Philip J. Davis

Professor Emeritus
Division of Applied Mathematics
Brown University

Contact Information

Philip J. Davis was born in Lawrence, Massachusetts, USA in 1923. He received both of his undergraduate and doctoral degrees from Harvard in the field of pure mathematics. He was Chief, Numerical Analysis, National Bureau of Standards, Washington, D.C., for five years. He joined the faculty of Applied Mathematics at Brown University, Providence, Rhode Island, in 1963 and is now Professor Emeritus.

His extensive work in numerical analysis and approximation theory include many research papers and the technical books Interpolation and Approximation (1963), Numerical Integration (with Philip Rabinowitz, 1967), The Schwarz Function (1974), Circulant Matrices (1979), No Way: The Nature of the Impossible (with David Park, 1988).

He is currently working on a book entitled Mathematics and Common Sense.

Two books, The Mathematical Experience and Descartes' Dream, written jointely with Reuben Hersh of the University of New Mexico, explore certain questions in the philosophy of mathematics, and the role of mathematics in society. These ton books have been translated into practically all major European and Oriental languages.

The Mathematical Experience won an American Book Award for 1983.

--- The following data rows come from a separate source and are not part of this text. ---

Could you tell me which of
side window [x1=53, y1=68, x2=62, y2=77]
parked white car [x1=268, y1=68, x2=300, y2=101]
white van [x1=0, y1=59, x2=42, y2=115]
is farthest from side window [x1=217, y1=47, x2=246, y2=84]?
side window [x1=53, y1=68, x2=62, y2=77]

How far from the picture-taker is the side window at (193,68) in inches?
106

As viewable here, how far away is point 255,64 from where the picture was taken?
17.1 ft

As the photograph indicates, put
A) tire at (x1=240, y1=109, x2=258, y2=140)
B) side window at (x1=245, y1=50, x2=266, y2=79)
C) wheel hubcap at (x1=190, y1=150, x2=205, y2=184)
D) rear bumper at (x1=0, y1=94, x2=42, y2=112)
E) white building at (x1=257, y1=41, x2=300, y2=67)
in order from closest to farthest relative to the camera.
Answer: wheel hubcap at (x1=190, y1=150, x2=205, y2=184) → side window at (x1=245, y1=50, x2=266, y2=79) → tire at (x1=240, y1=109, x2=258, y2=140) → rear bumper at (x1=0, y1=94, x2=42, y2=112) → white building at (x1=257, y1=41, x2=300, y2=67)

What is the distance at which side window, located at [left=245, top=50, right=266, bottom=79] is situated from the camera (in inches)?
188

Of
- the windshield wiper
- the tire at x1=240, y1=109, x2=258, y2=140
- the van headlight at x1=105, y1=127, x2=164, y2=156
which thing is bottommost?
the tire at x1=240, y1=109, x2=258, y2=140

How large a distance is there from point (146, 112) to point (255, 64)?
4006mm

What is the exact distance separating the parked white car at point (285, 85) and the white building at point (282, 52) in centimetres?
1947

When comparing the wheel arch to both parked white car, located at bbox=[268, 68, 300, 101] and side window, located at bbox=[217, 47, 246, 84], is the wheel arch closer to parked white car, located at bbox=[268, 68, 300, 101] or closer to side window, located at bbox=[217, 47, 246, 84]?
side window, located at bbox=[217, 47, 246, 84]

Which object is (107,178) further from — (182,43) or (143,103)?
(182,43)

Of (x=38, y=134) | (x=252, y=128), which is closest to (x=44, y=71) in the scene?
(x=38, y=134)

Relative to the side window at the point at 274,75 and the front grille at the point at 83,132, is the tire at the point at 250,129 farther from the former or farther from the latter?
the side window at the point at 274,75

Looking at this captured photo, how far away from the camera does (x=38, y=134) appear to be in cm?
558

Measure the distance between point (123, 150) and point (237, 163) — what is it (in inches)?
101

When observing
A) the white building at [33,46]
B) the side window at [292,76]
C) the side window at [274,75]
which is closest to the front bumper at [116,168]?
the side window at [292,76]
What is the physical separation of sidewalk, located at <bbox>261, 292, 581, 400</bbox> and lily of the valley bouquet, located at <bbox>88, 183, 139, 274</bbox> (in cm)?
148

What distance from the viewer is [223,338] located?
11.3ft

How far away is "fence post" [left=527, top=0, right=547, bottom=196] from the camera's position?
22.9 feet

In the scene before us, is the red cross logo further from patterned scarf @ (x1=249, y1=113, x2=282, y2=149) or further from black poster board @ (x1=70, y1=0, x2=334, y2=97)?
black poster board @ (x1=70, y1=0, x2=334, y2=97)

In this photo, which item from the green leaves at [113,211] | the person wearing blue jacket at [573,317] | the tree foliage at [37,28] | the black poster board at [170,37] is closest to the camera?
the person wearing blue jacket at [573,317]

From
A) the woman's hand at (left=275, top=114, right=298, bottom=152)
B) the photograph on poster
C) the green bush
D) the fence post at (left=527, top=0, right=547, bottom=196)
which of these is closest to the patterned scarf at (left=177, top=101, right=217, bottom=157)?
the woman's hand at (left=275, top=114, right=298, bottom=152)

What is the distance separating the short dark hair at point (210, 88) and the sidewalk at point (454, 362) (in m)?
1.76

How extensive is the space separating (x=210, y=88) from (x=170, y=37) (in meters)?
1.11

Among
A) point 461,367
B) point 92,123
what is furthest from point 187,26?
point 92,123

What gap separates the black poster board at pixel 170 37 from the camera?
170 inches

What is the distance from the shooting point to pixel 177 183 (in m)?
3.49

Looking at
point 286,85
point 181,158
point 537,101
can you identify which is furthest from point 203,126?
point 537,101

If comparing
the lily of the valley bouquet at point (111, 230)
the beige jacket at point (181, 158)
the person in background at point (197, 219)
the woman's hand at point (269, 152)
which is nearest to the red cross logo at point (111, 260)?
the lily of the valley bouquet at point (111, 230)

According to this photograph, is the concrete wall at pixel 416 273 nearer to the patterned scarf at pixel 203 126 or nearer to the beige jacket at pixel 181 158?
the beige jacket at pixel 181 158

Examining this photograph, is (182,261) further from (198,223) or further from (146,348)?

His occasional writings in the philosophy of mathematics have been widely anthologized.

In a lighter vein, Davis has written a number of books of satire: The Thread: a Mathematcial Yarn (1983), Thomas Gray: Philosopher Cat, (1988). Thomas Gray in Copenhagen, a sequel to the first Thomas Gray book, appeared in 1995. These have appeared in numerous foreign language editions.

In 1996, a book entitled: Mathematical Encounters of the Second Kind, a blend of biography and autobiography appeared.

In 2000, a book entitled: The Education of a Mathematician, a blend of biography and educational philosophy appeared.

Davis is a member of Phi Beta Kappa and Sigma Xi. He received a Guggenheim Award in 1956, the Award in Mathematics of the Washington Academy of Sciences in 1960, the Chauvent Prize of the Mathematical Association in 1963, the Lester R. Ford Award in 1982, the George Polya Award in 1987, and the Hedrick Award in 1990. In 1997, he won the Communications Award of the Joint Policy Board for Mathematics.

In 1997, also, he was Doctoral Lecturer, Roskilde University, Denmark; during which he was awarded the degree of Doctor of Science, Honoris Causa.

Davis has been a free-lance columnist for the SIAM NEWS (Society for Industrial and Applied Mathematics) for the past fifteen years.

He has delivered many "name" lectures. In 1991, he delivered the Hendrick Lectures of the Mathematical Association of America. These lectures have been elaborated in a book entitled Spirals: From Theodorus to Chaos.

In Spring, 1992, he presented a series of eight lectures on the topic "Mathematics, Society, and Education" at the Roskilde, Denmark, University Center and at the Technische Universitaet, Berlin, Germany.

  • Invited Lecturer, Oesterreichische Gesellschaft Fuer Geschichte Der Naturwissenschaften, May, 2002 and May, 2004.
  • Panelist: History of Linear Algebra Courses, winter AMS meeting, 2003.
  • Invited Lecturer, International Conference on War and Mathematics, Karlskrona, Sweden, August, 2002.
  • Interview: "Math Medley", Whom and Network, 2000.
  • Invited Lecturer: University of Crete, Heraklion, Greece. October, 1999.
  • Invited Lecturer: University of Missouri, Rolla. April, 1999.
  • Urania Lecturer, International Congress of Mathematicians, Berlin. August, 1998.
  • Lecturer: University of Missouri, St. Louis, Spencer and Spencer Systems, Spirals. May, 1998.
  • Spencer Lecturer: University of Missouri, St. Louis. May, 1988.
  • Scripps College, "Math and God". May, 1998.
  • First Alfred North Whitehead Lecturer, Imperial College, London. January 1988.
  • Lecturer: December, 1997 NIST. Gaithersburg, Md.
  • Invited Lecturer: Oberlin College, Spring, 1997.
  • Invited Lecturer: University of South Carolina, Spring, 1997.
  • Invited Lecturer: University of Tasmania, David Elliott Celebration, February 1997.
  • Invited Lecturer: Australian Mathematical Society Summer Meeting, February, 1997.
  • Invited Lecturer: Technische Universitaet Vienna, December, 1996.
  • Invited Lecturer: Academy of Science, Czech Republic, Prague, Fall, 1996.
  • Invited Lecturer: Cambridge (Eng.) University, Michael Powell Fest, July, 1996.
  • Invited Lecturer: Hudson Valley Community College, Troy, NY, Spring, 1996.
  • Invited Lecturer: Austrian Society for the History of Science, November, 1995.
  • Plenary Lecturer: International Commission for the Study and Improvement of Mathematics Teaching. Berlin Germany, July, 1995.